**抜粋文**
株の神様の声が聞こえるというTさんは、定期的にその教えを受けています。今日は、Tさんと神様は、都内の公園を散歩しながら投資談義を行っています。
T:まだ5月ですが、すでに真夏のような暑さが訪れています。5月18日には大分県日田市で最高気温35.3℃を観測し、今年初の猛暑日となりました。
神様:今年の夏も厳しい暑さになりそうですね。
T:報道によると、政府は夏の節電要請は行わないとのことです。中東情勢が緊迫化するなか、燃料確保が心配されるところですが、電力の安定供給には問題ないようですね。
神様:今年も空調をしっかり活用し、夏を乗り切りましょう。さて、温暖化の影響もあり、空調市場は世界的に成長しています。日本冷凍空調工業会が2025年に公表した2024年の世界のエアコン需要推定によれば、世界で最も需要のある地域は中国で、世界全体の38%程度を占めると推定されています。
T:世界の約38%ですか。確かに中国は人口も多いですし、経済成長も著しいので頷けますね。
神様:空調・エアコンには、主に住宅などで使用される家庭用空調・エアコンと、ビルなどの施設で使用される商用空調・エアコンがありますが、シェア比率は圧倒的に家庭用が占めています。一方で、ここ最近商用分野で注目されている市場があります。何かわかりますか?
T:商用ですか?何でしょうか?
神様:データセンターの空調です。
T:ああ、なるほど。生成AIへの対応ということですか。
神様:その通りです。2022年に生成AIが登場して以来、AIは日々進化を遂げています。AIの利用率は世界的に増加傾向で、世界中の人々の生活に広く浸透しています。また、米国のアマゾン、アルファベット、メタ、マイクロソフトといった巨大テック企業の設備投資額は増加傾向にあり、AI市場の拡大は今後も続いていくと考えられます。

T:最近はAIのデータ処理に必要なデータセンターの需要が増していますから、それに伴い空調の需要も増しているということですね。
神様:AIは膨大なデータを学習することで複雑な処理や高精度な予測をこなすので、データセンターが欠かせません。データセンターのサーバーが膨大なデータを高速で処理すると、サーバーから熱が発生します。その熱を冷ますために空調が必要なのです。環境省によると、データセンターの消費電力のうち、約半分がこの冷却に使われているのだそうです。
T:サーバーを冷却せずにいるとどうなるのでしょうか?
神様:サーバーの温度が上がりすぎると性能が低下し、処理速度が遅くなることがあります。また場合によっては制御不能に陥り、最悪の場合は故障します。サーバーには温度の閾値が設けられており、閾値を超えるとシャットダウンするように設計されているものもあります。
T:なるほど。多くの機械類と同じ弱点ですね。
神様:データセンターの冷却方法は空冷式が主流です。空冷式には空調機器が用いられますから、データセンターの需要増にあわせて商用空調機器の需要にも期待の目が向けられているのです。
T:投資先としては大いに期待できますね。
神様:総務省によると、世界のデータセンター市場は2023年に3,728億ドルでしたが、2029年には6,241億ドルへと拡大すると予測されています。空調機器がどこまで拡大するか、注目しましょう。

T:空調機器や関連する企業にとっては、今後の空調市場の”ヒートアップ”が楽しみですね。注目していきたいと思います。

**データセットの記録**
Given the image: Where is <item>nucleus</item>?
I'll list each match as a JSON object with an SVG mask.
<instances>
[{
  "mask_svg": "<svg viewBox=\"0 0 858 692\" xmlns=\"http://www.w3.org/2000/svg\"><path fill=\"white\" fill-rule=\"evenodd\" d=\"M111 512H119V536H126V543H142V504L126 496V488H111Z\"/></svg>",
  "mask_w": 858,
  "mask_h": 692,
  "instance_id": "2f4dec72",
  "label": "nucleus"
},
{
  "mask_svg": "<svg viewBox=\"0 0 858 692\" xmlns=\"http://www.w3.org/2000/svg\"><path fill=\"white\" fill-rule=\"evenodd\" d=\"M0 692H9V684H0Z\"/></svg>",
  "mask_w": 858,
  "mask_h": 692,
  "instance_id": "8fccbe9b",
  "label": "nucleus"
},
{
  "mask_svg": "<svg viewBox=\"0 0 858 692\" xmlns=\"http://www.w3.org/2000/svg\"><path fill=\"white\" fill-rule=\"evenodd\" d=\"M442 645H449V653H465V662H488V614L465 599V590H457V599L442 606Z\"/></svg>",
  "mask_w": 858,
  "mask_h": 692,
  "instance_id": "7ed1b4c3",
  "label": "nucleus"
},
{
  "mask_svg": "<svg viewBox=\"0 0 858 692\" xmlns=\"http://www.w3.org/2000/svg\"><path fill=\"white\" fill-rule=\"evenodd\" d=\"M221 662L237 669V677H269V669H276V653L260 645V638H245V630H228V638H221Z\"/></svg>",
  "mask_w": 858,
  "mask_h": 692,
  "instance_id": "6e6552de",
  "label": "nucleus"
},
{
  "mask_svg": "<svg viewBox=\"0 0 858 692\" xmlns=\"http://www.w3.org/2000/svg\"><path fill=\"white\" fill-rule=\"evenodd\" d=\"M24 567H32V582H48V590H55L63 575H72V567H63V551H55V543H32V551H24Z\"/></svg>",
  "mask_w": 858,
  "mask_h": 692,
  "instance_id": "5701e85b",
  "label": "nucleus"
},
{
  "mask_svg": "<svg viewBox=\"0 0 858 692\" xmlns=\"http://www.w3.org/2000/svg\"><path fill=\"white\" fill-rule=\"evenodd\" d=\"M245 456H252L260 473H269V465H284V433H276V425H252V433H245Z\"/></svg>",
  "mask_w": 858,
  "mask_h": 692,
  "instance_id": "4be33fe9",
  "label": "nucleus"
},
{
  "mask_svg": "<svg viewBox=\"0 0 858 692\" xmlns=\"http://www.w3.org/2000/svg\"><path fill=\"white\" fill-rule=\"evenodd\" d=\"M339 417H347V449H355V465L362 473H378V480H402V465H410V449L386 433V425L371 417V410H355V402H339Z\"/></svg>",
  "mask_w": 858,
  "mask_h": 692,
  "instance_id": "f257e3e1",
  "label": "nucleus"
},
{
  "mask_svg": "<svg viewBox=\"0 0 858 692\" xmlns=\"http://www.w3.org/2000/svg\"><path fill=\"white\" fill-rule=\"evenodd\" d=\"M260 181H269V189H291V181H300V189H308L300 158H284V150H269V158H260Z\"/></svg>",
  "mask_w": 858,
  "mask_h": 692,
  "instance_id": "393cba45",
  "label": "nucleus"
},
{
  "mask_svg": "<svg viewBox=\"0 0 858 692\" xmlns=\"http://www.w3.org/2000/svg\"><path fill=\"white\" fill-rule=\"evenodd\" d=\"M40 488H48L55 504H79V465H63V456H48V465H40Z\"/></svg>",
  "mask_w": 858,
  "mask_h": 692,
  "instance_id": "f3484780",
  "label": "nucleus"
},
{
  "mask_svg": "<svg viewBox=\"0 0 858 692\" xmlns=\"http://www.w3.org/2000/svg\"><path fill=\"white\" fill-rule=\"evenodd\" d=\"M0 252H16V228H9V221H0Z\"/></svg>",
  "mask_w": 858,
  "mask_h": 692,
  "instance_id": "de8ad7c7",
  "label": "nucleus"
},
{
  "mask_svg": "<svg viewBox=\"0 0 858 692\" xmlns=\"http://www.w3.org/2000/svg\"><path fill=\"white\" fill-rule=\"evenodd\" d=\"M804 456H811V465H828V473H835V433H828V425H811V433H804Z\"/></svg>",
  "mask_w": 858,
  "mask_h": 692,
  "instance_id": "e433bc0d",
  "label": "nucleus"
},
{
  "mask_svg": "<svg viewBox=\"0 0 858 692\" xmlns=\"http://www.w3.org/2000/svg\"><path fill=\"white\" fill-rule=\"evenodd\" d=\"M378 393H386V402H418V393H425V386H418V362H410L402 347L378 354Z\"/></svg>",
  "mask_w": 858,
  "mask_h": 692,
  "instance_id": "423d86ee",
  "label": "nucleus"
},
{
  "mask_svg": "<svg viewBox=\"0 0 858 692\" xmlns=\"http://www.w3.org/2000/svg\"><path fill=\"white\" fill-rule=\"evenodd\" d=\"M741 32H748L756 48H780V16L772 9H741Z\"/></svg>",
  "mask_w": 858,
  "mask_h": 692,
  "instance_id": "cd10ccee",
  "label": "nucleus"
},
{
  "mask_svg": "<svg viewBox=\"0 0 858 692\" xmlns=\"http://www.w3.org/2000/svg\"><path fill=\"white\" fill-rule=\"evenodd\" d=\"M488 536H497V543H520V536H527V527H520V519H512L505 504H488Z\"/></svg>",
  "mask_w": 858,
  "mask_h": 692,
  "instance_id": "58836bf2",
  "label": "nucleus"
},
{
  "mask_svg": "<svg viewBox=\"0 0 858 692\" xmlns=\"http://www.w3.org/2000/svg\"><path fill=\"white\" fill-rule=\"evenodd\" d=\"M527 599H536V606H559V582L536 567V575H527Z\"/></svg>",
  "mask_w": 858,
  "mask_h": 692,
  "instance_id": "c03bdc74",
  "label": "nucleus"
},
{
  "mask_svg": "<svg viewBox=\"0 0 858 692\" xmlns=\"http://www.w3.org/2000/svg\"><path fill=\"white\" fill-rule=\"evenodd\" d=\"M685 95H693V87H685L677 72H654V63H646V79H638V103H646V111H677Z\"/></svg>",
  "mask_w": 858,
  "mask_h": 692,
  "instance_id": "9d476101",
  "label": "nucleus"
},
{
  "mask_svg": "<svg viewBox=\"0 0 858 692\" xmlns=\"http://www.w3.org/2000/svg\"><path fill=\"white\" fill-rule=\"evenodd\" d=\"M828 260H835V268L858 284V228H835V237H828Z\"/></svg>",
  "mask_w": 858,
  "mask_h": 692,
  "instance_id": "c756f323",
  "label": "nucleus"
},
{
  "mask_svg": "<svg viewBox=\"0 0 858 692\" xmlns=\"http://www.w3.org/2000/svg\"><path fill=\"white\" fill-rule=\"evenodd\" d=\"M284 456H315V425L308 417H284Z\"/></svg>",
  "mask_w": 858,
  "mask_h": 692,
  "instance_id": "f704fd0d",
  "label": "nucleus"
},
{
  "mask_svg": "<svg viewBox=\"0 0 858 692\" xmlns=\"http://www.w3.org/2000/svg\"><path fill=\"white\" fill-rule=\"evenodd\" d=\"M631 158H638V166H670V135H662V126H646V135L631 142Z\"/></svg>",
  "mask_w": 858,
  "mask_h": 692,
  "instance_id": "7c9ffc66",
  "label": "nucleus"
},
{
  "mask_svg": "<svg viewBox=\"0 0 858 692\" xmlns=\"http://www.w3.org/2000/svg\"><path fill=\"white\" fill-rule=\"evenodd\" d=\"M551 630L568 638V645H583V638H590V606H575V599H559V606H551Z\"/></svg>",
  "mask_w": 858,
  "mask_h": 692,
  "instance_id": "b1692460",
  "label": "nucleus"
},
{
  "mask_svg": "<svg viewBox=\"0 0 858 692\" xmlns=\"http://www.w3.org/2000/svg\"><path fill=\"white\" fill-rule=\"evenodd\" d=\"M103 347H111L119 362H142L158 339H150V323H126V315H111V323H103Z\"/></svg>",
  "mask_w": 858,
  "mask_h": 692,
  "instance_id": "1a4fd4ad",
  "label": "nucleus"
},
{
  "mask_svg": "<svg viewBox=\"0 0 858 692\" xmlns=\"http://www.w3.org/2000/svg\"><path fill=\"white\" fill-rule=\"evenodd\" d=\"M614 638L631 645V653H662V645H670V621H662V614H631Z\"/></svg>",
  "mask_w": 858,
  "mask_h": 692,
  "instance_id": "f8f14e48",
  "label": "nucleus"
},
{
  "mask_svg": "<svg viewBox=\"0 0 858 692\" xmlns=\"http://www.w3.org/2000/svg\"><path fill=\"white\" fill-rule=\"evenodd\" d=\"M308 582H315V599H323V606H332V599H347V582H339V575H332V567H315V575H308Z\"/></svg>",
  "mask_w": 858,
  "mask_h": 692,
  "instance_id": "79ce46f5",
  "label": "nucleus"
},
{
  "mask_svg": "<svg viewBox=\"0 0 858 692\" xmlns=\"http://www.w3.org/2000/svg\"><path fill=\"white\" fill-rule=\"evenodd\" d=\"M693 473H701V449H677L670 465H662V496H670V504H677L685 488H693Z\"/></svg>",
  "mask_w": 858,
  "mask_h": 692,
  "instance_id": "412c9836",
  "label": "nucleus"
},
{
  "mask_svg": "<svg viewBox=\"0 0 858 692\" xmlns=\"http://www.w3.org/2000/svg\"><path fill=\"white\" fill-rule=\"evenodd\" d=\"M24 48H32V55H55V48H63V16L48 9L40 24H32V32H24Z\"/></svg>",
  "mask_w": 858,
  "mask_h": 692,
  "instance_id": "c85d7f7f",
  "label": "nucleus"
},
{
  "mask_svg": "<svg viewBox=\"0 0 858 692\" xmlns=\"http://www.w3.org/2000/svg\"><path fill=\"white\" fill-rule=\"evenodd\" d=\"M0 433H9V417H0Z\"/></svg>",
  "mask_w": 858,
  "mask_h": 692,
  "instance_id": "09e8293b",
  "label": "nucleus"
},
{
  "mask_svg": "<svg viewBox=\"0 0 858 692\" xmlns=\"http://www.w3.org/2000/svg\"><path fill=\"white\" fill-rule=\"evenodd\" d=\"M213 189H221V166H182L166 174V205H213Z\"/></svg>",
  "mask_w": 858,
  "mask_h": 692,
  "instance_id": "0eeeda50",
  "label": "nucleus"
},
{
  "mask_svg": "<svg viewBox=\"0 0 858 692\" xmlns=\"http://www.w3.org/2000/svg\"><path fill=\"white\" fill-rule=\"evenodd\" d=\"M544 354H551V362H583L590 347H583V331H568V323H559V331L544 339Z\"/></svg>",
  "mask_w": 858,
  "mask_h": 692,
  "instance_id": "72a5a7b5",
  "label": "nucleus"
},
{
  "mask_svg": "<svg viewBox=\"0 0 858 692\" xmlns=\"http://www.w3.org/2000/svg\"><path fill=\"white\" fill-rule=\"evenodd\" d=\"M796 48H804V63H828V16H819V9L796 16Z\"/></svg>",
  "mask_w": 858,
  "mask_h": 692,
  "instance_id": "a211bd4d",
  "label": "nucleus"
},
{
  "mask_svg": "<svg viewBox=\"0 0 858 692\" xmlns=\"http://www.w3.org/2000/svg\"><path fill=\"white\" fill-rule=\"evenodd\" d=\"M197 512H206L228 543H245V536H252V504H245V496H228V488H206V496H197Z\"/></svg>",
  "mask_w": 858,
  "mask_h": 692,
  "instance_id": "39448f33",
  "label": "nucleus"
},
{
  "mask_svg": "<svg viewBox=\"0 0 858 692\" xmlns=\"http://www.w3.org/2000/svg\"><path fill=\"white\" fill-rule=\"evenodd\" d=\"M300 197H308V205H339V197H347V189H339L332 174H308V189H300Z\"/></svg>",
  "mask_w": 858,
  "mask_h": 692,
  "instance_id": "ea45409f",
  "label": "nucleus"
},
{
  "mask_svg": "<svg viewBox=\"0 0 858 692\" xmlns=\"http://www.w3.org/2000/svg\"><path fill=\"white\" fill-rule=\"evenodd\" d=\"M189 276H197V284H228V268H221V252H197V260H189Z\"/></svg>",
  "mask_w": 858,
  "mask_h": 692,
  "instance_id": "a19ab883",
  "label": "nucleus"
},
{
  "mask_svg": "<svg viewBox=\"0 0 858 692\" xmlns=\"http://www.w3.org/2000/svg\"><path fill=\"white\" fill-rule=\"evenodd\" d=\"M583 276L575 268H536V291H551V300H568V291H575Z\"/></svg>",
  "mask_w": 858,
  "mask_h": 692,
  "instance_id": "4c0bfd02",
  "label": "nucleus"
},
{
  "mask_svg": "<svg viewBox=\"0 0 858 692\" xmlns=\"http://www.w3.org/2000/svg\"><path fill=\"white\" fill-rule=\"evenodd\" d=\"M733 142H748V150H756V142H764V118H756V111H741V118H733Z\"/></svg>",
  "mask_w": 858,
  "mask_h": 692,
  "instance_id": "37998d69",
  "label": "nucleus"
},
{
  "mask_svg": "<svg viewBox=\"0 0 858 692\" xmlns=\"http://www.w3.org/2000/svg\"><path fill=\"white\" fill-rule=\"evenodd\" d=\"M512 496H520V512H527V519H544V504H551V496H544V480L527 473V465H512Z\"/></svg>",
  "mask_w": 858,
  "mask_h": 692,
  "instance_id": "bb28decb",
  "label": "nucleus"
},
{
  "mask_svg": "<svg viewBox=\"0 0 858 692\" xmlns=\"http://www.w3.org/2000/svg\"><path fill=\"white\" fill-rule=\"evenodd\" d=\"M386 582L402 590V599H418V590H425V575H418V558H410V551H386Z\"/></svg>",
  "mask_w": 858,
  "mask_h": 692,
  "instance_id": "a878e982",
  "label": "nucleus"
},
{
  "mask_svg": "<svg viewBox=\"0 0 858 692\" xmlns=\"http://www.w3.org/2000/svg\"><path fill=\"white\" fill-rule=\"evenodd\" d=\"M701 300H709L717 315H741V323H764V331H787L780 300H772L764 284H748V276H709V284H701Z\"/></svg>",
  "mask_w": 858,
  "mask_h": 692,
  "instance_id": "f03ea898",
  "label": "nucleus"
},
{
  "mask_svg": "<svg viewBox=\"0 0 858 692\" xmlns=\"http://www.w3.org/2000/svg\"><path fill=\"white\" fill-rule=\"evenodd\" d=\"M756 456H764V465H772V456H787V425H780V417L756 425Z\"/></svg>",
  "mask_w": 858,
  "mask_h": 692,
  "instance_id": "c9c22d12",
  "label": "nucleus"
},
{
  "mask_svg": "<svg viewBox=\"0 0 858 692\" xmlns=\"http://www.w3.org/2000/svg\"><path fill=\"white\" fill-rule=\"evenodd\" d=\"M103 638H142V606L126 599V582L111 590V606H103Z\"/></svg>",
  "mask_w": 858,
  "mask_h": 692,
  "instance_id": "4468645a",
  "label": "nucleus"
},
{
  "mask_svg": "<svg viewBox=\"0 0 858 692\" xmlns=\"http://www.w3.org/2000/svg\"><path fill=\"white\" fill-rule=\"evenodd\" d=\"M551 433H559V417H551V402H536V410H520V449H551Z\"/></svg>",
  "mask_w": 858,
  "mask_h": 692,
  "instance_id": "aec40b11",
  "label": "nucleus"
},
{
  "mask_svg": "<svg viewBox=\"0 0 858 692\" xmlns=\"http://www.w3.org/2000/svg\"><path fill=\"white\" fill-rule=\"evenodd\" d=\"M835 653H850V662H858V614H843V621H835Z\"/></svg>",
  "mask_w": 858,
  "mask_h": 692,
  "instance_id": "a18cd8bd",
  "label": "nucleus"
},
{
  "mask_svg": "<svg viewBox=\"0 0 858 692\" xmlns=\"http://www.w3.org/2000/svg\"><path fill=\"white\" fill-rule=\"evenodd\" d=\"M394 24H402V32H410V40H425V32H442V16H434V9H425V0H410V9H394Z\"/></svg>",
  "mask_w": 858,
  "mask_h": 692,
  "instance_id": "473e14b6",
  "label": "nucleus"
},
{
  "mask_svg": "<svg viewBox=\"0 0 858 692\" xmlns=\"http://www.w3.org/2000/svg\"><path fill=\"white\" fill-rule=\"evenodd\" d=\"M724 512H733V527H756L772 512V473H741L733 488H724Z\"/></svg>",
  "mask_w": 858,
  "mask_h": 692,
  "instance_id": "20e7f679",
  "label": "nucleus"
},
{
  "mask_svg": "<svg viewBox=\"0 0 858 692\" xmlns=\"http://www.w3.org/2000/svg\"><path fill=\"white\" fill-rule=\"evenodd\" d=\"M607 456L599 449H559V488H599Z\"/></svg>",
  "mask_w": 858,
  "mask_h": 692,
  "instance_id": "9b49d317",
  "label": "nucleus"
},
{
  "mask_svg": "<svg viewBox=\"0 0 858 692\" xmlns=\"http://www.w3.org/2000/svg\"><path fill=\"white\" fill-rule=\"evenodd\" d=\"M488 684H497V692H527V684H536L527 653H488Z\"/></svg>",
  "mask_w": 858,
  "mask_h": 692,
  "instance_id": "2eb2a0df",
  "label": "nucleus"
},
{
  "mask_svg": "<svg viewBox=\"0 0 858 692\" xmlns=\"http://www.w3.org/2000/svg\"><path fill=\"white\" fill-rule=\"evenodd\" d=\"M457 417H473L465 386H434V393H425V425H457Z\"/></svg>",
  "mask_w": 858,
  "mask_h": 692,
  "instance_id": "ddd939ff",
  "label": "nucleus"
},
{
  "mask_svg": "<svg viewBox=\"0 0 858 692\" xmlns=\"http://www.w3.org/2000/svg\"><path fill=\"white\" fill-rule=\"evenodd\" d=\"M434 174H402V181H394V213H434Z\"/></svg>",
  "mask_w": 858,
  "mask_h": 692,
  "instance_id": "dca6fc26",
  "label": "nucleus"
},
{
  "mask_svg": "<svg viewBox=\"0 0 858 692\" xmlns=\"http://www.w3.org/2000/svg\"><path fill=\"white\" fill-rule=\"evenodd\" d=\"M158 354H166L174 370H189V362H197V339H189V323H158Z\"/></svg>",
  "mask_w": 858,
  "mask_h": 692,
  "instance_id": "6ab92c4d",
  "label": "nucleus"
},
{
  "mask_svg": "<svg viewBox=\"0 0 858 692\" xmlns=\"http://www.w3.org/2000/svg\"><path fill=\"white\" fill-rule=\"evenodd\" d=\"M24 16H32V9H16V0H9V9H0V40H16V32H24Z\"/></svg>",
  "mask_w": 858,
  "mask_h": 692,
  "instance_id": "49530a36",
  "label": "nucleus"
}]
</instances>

**取り組む課題**
1. 抜粋文のうち「T:サーバーを冷却せずにいるとどうなるのでしょうか?」から始まり「T:なるほど。多くの機械類と同じ弱点ですね。」までの部分を、「閾値」を「しきい値」に置き換えて書き直してください。
2. 次の(a)～(c)が抜粋文の内容と一致するかどうかを、「はい」または「いいえ」で答え、判断の根拠となる抜粋文の語句をそのまま引用してください。
(a) 政府は夏の節電要請を行わない。
(b) データセンターの冷却方法は水冷式が主流である。
(c) 2024年の世界のエアコン需要において、中国は世界全体の約半分を占めると推定されている。

**課題別の解答**
1.
T:サーバーを冷却せずにいるとどうなるのでしょうか?
神様:サーバーの温度が上がりすぎると性能が低下し、処理速度が遅くなることがあります。また場合によっては制御不能に陥り、最悪の場合は故障します。サーバーには温度のしきい値が設けられており、しきい値を超えるとシャットダウンするように設計されているものもあります。
T:なるほど。多くの機械類と同じ弱点ですね。

2.
(a) はい。「政府は夏の節電要請は行わないとのことです」
(b) いいえ。「データセンターの冷却方法は空冷式が主流です」
(c) いいえ。「世界全体の38%程度を占めると推定されています」